Najwięcej inspiracji (...) znajduję jednak w pejzażu. Pejzażu jako ogromie przestrzeni i wolności, abstrakcji nieba i konkretu, który się rozpościera pod stopami.
Widzę urodę kamienia, widzę urodę drzewa, indywidualność drzewa i śladów na drodze, i pęknięcia muru... To wszystko mi się układa w jakąś taką barwną i czasami smutną, czasami egzystencjalną opowieść o kondycji człowieka.
Należę do tego kruchego i żyjącego tylko chwilę na tej ziemi (...) elementu Natury (…). I postrzegam też w kruchości rośliny jakby swoje odbicie, swój ślad, który za chwilę (…) zgaśnie, zniknie, a zostanie tylko fotografia.
Stanisław J. Woś
Czy zostanie tylko fotografia?
Przedmioty, których używali zmarli, nasiąkają nie tylko ich zapachem, ale i subtelną energią. Pochylamy się nad nimi z troską i przechowujemy je z pietyzmem, bo trwa w nich nadal jakaś cząstka tych, którzy odeszli. Pośród cennych pamiątek, które pozostawił po sobie mój zmarły dziadek, są zwłaszcza dwie, które mają dla mnie szczególne znaczenie - harmonijka ustna, na której często grywał, i przedwojenna fotografia, na której został uwieczniony w mundurze Strzelca Podhalańskiego. Harmonijka leży w szufladzie i od śmierci dziadka nikt na niej nie grał, bo jedna z blaszek pękła. Nie wiemy, kiedy do tego doszło, ale odkryliśmy to, gdy dziadka już nie było. Zdjęcie znajduje się na widocznym miejscu i to ono jest najcenniejszą z pamiątek. Poprzez nie i zarazem w nim dziadek jest wciąż obecny pośród nas. W obrazie tym została zaklęta cząstką Jego duszy.

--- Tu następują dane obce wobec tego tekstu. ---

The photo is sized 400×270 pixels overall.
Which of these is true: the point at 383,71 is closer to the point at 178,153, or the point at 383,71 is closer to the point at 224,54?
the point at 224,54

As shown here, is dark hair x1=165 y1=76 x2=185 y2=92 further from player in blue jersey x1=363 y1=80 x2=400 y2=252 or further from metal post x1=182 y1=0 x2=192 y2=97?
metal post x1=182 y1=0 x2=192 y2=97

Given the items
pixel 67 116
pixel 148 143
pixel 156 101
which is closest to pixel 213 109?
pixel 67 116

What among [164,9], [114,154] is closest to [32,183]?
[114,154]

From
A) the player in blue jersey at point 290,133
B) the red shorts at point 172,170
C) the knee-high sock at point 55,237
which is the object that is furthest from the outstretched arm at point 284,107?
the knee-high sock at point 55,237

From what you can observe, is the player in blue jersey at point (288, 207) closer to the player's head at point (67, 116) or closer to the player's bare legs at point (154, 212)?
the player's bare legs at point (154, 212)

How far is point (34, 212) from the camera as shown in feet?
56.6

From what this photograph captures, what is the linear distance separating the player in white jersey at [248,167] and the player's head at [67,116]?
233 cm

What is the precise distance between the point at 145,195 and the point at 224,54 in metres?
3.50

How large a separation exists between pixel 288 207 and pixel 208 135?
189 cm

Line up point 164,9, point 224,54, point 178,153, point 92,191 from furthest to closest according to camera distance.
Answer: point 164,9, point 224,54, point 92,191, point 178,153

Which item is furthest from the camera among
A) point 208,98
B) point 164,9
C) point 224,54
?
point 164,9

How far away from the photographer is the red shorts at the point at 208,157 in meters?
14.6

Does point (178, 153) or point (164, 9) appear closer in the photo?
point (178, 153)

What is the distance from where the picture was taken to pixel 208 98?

Każda z fotografii jest takim łącznikiem ze światem minionym, którego ślad został na niej „utrwalony”. Każda fotografia jest dotykiem świat(ł)a zza grobu. Dla żywych jest to obecność wstrząsająca. Przywołuje bowiem obecność, ale jedynie imaginatywną, odartą z cielesności. Widzimy naszych bliskich, przyjaciół i znajomych, ale nie możemy ich objąć, podać im ręki ani dotknąć. Nie możemy, gdyż żywych od zmarłych oddziela „ściana” obrazu. Ta nieprzekraczalna bariera sprawia, że obecność tych, którzy odeszli staje się bolesna. Obecność ta natrętnie przypomina o nieobecności.

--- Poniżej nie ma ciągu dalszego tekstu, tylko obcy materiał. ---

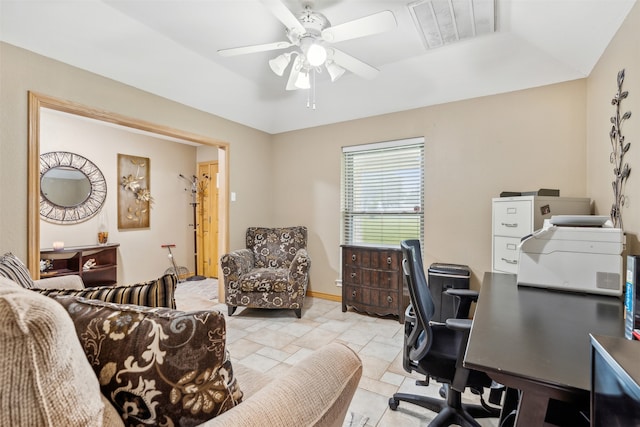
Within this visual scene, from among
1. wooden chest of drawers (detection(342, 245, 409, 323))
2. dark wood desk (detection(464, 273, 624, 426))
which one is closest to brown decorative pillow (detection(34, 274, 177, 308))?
dark wood desk (detection(464, 273, 624, 426))

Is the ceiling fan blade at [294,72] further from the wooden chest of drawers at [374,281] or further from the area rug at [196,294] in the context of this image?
the area rug at [196,294]

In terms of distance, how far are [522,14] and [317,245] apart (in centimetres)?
313

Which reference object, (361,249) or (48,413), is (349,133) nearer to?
(361,249)

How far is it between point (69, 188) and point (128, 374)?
4.56m

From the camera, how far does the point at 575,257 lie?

Istnieją zdjęcia, na których nie ma zmarłych, ale które również „promieniują” ich obecnością. To zdjęcia, które sami wykonali za życia. W nich także jest zaklęta cząstka ich duszy. Obrazy te pozwalają nam wyobraźnią dotykać przeszłości, odciśniętego na nich świata, i rozmawiać ze zmarłymi. Kiedy zatem umiera artysta, to nigdy nie pozostają po nim tylko dzieła - fotografie, książki, płótna, rzeźby... On nadal żyje w swojej sztuce i dzięki niej jest obecny pośród żywych - czasem bardziej niż za życia. Jest to obecność nienarzucająca się, subtelna i milcząca. Przypomina kręgi na wodzie, które pozostawia po sobie kamień zapadający się w otchłań głębiny - podobne do tych zapisanych na jednej z fotografii Stanisława J. Wosia: „Tatry – 2” z 2002 roku.